Лучшее время для обдумывания — утро, самое раннее, еще как бы спросонья. В первые секунды после пробуждения бывают пронзительные догадки. Не знаю, в чем тут секрет: может, в эти мгновения полусна-полуяви живут какие-то раскрепощенные, расторможенные представления, они сталкиваются с трезвыми дневными мыслями и от столкновения происходит вспышка-догадка. А может быть так: когда пишешь большую вещь, постепенно так в нее погружаешься, что думаешь о ней постоянно, и ночью тоже. Не в часы бессонницы, а именно — во сне. Так что утренние догадки есть как бы осколки мыслей из сна.
Не берусь утверждать, как именно обстоит дело, но заметил определенно: в эти короткие миги — едва продрал глаза, но еще не потянулся за тапочками — придумалось немало полезного.
Работаю обыкновенно по утрам. Никогда — ночью и даже вечером. Вечером не бывает ясной самооценки, можно иной раз с разгона и написать одну, две страницы, но наутро эти вечерние страницы почти всегда правишь жестоко, а то и вовсе выбрасываешь. Так что если бывает после удачной утренней работы нетерпеливое желание продолжить труд, развить успех (ведь написание страницы или двух сверх дневной нормы есть успех), почти всегда сдерживаешь зуд и заставляешь себя поставить точку. Очень хорошо, если вечером томит желание работать, а ты не работаешь и ждешь утра. Можно быть спокойным: это желание не исчезнет за ночь, наоборот, укрепится, дозреет до состояния невыносимейшей, страстной жажды, когда не в силах дождаться рассвета, чтобы выпить чаю и — за стол. Тут и начнется настоящая работа. Кстати, если вернуться к утренним догадкам и прозрениям: они чаще всего бывают тогда, когда с вечера томился зудом писанины и сам себя не пускал за стол.
А что приходится обдумывать? Вокруг чего крутятся мысли? Одолевает такая забота: как люди должны поступать? Найти максимальное приближение к достоверности. Достоверность может включать в себя невероятные нелепости. Вот их находить — самое дорогое. Высший замысел вещи — то есть зачем вся эта порча бумаги? — находится в тебе постоянно, это данность, твое дыхание, которого ты не замечаешь, но без которого нельзя жить. Объяснить замысел бывает иногда невозможно, как не может обыкновенный, несведущий в биологии и медицине человек объяснить, каким образом он дышит. Коварнейший вопрос: что вы хотели сказать своим произведением? Все, что мог, сказал, а комментарии — не мое дело.

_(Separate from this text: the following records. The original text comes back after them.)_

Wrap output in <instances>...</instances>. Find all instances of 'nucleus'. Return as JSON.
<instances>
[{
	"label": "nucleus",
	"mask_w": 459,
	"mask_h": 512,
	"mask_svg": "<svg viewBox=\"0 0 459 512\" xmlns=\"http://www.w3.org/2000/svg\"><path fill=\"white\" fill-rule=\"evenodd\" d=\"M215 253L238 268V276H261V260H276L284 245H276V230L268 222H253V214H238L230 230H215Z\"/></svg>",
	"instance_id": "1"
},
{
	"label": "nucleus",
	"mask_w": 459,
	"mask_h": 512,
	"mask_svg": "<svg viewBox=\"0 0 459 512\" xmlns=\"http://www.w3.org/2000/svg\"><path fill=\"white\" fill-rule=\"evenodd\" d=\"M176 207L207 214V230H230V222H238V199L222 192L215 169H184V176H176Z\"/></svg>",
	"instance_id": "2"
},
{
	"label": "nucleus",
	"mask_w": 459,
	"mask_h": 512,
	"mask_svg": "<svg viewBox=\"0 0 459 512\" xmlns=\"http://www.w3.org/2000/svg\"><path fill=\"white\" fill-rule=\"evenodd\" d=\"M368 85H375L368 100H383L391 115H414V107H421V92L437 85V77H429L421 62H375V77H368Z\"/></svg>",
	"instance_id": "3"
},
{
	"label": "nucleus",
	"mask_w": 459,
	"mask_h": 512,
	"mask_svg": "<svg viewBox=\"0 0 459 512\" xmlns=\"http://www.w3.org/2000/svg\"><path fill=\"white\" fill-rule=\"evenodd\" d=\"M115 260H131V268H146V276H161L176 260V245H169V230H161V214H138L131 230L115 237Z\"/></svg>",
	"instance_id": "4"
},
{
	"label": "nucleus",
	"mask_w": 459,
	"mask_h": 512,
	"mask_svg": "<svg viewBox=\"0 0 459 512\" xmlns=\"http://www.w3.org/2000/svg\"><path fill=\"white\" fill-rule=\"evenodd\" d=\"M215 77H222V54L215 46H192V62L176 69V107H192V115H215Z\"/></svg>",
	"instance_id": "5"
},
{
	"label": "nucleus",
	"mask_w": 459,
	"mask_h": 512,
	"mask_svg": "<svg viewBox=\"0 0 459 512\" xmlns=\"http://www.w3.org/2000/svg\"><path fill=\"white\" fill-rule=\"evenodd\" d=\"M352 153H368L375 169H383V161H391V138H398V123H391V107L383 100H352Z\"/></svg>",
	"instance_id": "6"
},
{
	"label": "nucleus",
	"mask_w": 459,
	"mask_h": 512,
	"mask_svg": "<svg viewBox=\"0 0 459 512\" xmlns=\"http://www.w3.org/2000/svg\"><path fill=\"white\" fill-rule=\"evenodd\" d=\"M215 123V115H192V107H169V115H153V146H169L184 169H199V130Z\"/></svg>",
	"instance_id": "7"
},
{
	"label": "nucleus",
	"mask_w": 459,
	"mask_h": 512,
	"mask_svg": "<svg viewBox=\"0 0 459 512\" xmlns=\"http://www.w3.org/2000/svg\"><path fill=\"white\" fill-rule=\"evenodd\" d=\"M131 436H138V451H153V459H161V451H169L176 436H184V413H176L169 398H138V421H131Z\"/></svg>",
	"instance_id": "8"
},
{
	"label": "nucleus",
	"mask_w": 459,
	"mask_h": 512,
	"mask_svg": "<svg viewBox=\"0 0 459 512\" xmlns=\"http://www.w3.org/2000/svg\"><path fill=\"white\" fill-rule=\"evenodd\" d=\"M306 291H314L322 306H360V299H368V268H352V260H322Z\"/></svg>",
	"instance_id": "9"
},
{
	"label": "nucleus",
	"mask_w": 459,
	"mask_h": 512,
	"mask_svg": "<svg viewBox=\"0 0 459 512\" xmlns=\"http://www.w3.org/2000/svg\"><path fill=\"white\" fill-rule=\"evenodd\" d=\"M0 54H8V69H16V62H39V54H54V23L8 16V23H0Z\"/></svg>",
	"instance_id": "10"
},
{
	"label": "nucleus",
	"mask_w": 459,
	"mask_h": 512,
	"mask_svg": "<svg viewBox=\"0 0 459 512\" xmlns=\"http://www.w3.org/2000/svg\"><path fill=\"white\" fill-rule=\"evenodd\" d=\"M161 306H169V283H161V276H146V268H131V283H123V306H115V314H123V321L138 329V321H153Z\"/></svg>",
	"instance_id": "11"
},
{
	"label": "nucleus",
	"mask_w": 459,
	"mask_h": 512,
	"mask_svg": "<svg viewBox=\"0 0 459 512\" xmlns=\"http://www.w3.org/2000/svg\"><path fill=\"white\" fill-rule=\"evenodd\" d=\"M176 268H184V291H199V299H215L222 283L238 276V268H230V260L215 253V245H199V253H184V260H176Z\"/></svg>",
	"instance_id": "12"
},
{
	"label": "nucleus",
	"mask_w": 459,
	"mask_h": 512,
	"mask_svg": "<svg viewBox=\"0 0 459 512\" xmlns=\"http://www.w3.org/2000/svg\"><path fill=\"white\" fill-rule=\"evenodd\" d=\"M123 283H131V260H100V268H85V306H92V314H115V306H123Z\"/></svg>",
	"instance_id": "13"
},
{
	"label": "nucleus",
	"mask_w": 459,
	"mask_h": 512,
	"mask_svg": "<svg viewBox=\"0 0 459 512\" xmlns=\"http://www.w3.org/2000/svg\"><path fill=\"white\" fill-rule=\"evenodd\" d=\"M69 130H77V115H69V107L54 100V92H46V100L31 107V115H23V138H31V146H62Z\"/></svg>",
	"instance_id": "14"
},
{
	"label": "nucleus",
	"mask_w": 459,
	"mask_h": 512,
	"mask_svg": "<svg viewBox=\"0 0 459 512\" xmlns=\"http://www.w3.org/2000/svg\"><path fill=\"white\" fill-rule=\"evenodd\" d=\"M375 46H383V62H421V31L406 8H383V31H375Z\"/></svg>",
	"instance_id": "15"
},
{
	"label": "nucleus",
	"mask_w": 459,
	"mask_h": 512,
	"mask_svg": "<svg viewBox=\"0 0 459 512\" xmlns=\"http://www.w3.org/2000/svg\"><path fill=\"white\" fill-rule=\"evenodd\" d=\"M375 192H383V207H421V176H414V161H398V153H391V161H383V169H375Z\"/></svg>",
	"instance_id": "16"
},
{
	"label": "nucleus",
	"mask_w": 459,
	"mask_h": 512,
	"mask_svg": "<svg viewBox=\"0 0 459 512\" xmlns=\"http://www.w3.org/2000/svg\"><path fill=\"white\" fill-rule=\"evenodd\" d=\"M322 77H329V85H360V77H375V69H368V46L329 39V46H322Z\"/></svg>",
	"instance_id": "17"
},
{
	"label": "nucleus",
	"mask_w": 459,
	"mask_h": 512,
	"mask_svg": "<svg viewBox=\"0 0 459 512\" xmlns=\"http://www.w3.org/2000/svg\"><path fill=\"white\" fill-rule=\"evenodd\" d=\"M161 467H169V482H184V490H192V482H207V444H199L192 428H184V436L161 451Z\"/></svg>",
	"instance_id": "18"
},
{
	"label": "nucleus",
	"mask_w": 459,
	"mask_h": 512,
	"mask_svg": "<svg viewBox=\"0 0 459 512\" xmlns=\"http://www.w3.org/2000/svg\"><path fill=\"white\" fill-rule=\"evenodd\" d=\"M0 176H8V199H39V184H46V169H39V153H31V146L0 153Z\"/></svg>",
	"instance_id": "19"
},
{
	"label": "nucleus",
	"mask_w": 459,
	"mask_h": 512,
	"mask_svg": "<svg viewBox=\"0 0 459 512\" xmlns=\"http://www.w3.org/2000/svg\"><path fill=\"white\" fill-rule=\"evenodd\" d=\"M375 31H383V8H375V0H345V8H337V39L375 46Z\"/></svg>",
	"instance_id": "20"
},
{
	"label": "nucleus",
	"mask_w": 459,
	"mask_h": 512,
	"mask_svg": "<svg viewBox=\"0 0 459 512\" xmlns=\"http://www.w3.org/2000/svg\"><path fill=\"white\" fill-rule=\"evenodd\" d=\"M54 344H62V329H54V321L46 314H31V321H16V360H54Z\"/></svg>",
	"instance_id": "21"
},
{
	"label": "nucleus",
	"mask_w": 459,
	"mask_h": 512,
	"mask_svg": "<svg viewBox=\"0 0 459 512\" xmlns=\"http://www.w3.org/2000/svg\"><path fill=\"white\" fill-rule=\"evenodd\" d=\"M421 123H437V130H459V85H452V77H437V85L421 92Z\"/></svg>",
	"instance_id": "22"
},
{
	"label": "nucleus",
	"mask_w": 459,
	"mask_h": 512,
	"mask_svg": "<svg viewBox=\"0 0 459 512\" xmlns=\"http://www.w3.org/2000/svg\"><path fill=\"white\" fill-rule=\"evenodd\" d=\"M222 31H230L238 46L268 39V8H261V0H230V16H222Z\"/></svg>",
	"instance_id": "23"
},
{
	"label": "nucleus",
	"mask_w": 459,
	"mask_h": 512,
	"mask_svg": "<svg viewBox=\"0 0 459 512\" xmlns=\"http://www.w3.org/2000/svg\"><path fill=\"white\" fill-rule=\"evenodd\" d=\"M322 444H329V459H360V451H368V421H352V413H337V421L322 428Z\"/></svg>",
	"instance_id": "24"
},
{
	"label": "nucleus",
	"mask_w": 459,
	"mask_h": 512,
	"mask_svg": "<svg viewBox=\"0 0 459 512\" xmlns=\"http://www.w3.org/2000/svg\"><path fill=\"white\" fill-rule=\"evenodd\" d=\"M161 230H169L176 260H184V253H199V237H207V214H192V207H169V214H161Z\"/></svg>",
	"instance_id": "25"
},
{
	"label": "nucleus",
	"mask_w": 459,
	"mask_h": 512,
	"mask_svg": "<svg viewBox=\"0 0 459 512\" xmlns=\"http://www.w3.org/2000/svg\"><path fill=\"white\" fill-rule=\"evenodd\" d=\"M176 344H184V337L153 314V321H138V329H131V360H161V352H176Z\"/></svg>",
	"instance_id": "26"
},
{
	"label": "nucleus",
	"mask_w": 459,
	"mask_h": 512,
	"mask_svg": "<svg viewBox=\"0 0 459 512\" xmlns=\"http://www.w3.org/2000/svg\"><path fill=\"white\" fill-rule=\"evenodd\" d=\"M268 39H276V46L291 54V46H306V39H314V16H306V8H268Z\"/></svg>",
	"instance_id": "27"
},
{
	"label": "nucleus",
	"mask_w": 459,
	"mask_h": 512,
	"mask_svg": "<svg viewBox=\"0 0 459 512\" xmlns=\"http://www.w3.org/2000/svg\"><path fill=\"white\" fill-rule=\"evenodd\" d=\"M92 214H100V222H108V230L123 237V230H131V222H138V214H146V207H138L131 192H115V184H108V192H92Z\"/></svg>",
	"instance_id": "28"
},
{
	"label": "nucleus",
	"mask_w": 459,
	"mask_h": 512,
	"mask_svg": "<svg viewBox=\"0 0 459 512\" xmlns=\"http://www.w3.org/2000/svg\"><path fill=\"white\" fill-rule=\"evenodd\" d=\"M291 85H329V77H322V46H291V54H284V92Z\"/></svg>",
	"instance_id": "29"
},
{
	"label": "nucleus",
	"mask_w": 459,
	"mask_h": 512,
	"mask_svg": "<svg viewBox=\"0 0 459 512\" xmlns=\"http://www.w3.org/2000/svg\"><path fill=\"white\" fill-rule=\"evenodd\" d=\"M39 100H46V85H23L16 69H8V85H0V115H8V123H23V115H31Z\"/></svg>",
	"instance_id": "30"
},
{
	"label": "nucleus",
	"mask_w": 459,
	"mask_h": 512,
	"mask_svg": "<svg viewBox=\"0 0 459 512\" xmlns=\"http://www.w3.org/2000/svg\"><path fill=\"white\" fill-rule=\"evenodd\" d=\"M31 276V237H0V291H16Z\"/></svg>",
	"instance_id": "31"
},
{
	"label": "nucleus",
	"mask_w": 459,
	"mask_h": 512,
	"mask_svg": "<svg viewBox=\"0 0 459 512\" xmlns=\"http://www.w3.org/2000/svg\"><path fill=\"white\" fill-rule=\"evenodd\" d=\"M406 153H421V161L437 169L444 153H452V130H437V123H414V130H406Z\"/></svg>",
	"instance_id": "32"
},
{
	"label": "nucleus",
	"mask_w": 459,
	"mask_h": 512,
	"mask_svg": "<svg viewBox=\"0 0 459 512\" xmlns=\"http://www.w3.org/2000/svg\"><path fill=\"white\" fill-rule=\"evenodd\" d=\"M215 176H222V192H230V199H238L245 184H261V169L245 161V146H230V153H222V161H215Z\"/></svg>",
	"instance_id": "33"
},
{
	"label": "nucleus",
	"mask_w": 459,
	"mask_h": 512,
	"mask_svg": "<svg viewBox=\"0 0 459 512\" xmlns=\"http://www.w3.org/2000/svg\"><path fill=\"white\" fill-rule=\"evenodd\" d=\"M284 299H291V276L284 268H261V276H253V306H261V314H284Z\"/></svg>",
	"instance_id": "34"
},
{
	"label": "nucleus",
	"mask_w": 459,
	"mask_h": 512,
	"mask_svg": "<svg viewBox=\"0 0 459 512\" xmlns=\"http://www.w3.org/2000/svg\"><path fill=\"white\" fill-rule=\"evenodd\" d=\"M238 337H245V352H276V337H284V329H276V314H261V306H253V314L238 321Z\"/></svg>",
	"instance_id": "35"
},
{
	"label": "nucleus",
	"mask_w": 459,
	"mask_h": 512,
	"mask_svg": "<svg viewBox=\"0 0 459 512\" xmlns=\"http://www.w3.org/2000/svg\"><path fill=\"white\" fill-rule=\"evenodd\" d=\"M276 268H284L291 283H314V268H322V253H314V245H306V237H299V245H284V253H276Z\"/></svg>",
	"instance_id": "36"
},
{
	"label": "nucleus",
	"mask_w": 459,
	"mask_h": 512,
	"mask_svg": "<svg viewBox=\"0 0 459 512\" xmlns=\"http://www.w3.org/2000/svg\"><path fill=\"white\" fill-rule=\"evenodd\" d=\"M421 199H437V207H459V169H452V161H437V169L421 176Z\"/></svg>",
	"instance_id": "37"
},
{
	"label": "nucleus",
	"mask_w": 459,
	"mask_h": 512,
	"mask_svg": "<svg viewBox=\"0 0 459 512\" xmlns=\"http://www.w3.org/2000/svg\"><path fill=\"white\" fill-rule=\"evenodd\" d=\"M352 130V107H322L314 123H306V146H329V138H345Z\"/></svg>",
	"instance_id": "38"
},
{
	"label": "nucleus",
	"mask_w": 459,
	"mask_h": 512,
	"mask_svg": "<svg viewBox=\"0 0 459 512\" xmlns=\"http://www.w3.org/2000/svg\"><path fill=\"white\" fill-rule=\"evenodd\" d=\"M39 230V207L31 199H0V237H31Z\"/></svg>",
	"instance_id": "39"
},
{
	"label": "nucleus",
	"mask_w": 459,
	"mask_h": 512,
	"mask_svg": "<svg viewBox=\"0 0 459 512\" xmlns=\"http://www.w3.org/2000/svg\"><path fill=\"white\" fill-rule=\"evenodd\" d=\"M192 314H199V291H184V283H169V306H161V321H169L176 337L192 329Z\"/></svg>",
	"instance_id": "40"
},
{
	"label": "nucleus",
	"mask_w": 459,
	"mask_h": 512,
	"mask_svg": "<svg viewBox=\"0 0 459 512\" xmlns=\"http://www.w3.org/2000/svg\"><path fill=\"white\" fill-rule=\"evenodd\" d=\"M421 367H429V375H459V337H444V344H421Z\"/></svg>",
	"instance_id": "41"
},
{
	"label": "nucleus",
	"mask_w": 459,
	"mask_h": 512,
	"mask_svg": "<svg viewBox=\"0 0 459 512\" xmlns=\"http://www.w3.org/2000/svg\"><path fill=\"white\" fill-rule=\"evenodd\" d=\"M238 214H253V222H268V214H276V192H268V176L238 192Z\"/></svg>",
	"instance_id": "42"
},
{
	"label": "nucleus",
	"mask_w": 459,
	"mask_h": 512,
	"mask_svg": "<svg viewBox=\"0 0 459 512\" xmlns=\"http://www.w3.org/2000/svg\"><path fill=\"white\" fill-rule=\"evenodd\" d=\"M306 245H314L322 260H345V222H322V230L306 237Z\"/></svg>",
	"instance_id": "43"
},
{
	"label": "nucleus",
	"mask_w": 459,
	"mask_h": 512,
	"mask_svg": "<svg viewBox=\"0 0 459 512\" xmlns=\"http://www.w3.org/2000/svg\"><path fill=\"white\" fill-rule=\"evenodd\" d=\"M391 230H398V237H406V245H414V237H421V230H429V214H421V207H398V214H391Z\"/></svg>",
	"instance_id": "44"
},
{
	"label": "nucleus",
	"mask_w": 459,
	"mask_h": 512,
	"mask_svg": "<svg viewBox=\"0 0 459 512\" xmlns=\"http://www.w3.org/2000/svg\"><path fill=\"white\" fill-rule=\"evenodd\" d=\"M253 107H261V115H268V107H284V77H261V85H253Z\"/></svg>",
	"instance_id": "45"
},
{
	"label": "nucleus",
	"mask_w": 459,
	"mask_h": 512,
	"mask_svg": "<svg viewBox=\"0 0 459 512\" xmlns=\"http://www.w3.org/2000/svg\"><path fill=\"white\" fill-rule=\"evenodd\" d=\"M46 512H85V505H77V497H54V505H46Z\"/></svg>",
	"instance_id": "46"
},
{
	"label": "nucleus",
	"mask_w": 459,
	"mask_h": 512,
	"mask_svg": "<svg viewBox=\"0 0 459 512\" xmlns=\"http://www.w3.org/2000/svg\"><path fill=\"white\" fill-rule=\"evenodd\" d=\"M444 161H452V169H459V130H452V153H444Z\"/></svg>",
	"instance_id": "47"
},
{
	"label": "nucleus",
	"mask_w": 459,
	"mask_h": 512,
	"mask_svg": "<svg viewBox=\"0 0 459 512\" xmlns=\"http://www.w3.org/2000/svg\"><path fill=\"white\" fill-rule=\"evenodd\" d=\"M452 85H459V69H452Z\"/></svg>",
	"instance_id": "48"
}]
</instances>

Меняется ли замысел в процессе работы так же, к примеру, как меняется сюжет, меняются характеры героев? Ведь метаморфозы с героями, обретающими свой нрав и свою волю, происходят постоянно. Об этом свидетельствуют многие авторы. Ну а что касается замысла — того высшего, который можно назвать сверхсверхзадачей, — он, по-моему, остается неизменным. Могут меняться в процессе работы только его ракурсы, формы его выражения. И автору может даже показаться в какой-то миг, что замысел изменился, но если подумать повнимательней, то окажется, что — ошибка. В чем-то самом главном замысел остался тем же.
Во время работы над повестью «Предварительные итоги» я неожиданно для себя коренным образом изменил судьбу главного героя. В замысле было — он умирает. И почти всю повесть я писал, держа в уме эту печальную концовку, а когда осталось написать три или четыре последних страницы, вдруг понял, что умирать он не должен. Оставил его жить. Даже послал отдыхать на Рижское взморье, где он играл в теннис, гулял, поправился и помирился с женой. И все это — вместо того, чтобы лежать прахом в урне в стене крематория. Не правда ли, существенная перемена судьбы?
Но ведь, если подумать внимательно, замысел был показать не судьбу Геннадия Сергеевича — впрочем, и судьбу тоже! — а его образ жизни, выработавшийся благодаря многим разным причинам. Конечно, и смерть входит в понятие образа жизни. Потому что люди, как и живут, умирают по-своему. Можно было завершить повествование смертью, но это был бы все-таки какой-то рывок из образа жизни, своего рода катарсис, очищение. Между тем замыслу более отвечала жизнь без катарсиса. Вот почему Геннадию Сергеевичу суждено было несколько задержаться на этом свете.
Постоянно тревожит опасение: не окажется ли мое сочинение болтливым, незначительным? Достаточно ли интересно то, что вещаю городу и миру? Ведь столько уже написано всеми и обо всем. Толстой, Достоевский, Чехов, боже мой… куда я-то лезу? Но резонные соображения никого почему-то не останавливают. Истинной литературы накоплено человечеством не так уж много, однако есть, конечно, могучий и прочный костяк.